[DATASET EXTRACT — start]

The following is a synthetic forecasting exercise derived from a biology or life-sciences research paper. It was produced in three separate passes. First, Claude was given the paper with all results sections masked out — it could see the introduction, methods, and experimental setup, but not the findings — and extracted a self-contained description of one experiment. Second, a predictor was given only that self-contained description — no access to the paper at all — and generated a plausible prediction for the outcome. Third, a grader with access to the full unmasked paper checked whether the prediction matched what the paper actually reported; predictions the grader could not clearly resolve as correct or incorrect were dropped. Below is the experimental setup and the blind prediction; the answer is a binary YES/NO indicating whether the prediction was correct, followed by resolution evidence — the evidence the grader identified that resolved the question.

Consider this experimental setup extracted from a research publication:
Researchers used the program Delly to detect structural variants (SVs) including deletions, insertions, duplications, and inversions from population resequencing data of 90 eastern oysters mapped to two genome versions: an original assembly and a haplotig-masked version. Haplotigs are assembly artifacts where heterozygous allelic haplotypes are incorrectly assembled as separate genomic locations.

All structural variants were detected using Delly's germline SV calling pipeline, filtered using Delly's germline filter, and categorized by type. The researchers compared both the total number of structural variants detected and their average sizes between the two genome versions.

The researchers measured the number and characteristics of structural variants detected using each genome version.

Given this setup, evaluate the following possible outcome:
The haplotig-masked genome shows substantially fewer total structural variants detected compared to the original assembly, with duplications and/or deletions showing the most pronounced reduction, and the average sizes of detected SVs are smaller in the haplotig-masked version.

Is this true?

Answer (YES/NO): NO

[DATASET EXTRACT — finish]
[DATASET EXTRACT — start]

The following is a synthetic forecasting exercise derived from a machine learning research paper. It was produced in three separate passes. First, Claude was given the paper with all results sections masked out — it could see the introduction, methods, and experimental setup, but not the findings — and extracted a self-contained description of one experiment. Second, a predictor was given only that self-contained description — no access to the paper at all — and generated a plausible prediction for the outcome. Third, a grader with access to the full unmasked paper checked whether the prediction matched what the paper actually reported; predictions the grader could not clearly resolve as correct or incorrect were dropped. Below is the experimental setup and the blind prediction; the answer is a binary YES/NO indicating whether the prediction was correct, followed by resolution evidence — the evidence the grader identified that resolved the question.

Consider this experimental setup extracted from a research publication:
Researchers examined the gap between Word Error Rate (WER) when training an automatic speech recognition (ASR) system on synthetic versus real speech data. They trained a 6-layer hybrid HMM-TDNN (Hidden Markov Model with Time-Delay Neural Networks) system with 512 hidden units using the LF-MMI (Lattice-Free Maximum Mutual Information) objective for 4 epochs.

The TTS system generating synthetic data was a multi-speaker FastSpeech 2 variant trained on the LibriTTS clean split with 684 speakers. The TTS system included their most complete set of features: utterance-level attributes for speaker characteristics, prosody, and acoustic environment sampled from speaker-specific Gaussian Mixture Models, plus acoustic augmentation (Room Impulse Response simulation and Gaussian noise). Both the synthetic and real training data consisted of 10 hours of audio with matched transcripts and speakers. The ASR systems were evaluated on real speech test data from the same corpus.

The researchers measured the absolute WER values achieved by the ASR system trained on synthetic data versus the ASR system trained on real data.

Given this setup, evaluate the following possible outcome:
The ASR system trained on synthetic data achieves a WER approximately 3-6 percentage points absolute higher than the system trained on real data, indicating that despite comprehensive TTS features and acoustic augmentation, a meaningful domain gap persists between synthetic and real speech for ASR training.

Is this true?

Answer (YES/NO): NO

[DATASET EXTRACT — finish]
[DATASET EXTRACT — start]

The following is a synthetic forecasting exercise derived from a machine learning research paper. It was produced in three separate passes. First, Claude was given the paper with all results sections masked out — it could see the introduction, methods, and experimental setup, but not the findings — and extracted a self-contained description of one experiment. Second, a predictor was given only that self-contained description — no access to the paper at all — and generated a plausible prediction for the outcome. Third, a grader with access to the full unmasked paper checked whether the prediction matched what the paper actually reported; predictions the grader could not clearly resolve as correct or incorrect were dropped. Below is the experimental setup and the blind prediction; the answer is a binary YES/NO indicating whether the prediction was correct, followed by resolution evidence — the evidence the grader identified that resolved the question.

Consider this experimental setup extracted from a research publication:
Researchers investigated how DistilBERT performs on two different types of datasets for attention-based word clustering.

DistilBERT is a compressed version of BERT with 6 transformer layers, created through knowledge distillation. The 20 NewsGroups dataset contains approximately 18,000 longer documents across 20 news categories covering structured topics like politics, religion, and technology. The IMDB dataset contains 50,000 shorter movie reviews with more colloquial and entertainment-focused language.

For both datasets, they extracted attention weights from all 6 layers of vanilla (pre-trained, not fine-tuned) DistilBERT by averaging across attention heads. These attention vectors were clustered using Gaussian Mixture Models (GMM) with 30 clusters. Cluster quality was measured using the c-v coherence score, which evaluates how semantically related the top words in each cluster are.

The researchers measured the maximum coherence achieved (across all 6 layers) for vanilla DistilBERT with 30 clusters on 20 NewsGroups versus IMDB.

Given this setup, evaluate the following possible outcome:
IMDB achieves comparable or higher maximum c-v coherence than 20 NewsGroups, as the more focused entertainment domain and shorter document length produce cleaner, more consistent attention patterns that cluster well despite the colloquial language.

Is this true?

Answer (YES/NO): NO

[DATASET EXTRACT — finish]

TRY IT
Please give a count of the lines in the records where the word "higher" occurs, with nothing besides it.

SOLUTION FOR THIS PROBLEM
2